START Text section

Slight addendum: attaching a modified version of the previous patch which disables the insane amount of debug being printed to the kernel ring buffer.

All working great with my Asus WL-160N.

----------


## pandapanda

Thank you for taking the time to put the instructions into a patch.  It appears that you have chosen to define the deprecated SET_MODULE_OWNER locally in the driver's source which is probably safest for inexperienced users, however, experienced users may wish to compile multiple drivers that made use of the macro and in this case it would be more efficient to add to <linux/module.h>. I believe that many other wireless drivers that are no longer compiling with 2.6.24 (due to similar cause) can be made to work using the same principle of this patch.

END Text section

• Exercise brief:
Please copy the patch discussion starting with "## pandapanda" and going on through "of this patch.", substituting "fix" for every "patch".

START Information supplied

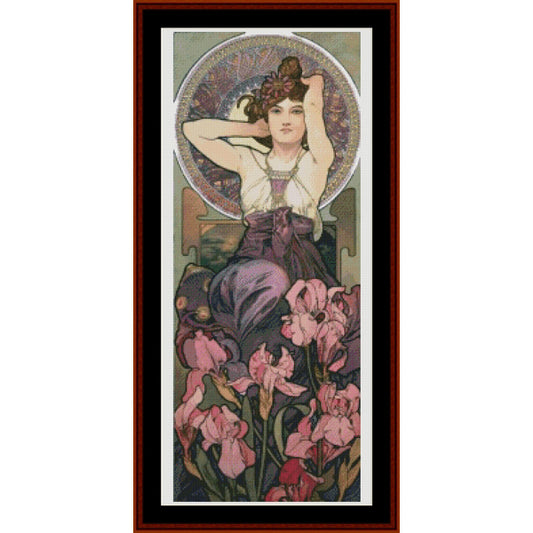 Art Nouveau-style Counted Cross Stitch Pattern by Cross Stitch Collectibles of a woman with flowers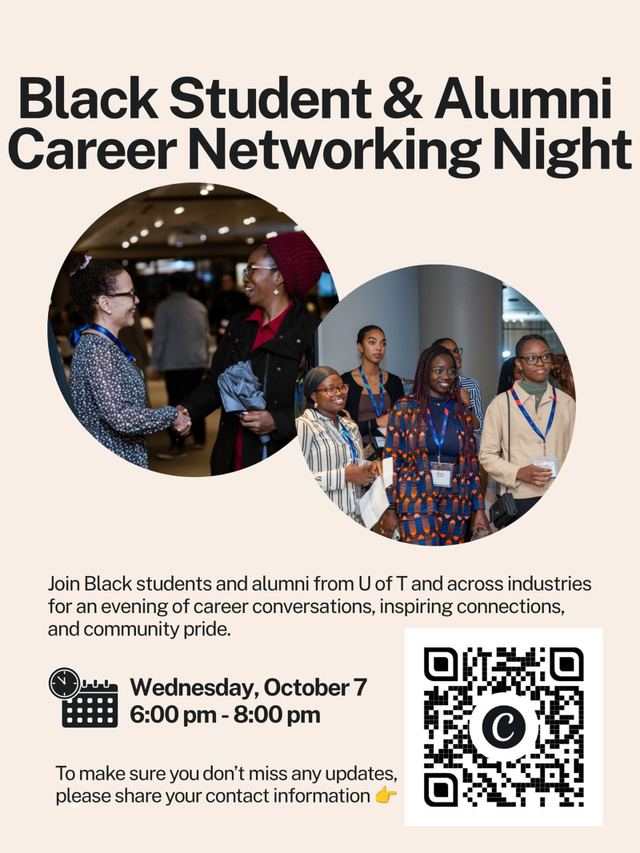 Black Student & Alumni Career Networking Night, Wed, Oct 7, University of Toronto, St. George Campus – Experiential Learning Center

END Information supplied

• Your solution:
## pandapanda

Thank you for taking the time to put the instructions into a fix.  It appears that you have chosen to define the deprecated SET_MODULE_OWNER locally in the driver's source which is probably safest for inexperienced users, however, experienced users may wish to compile multiple drivers that made use of the macro and in this case it would be more efficient to add to <linux/module.h>. I believe that many other wireless drivers that are no longer compiling with 2.6.24 (due to similar cause) can be made to work using the same principle of this fix.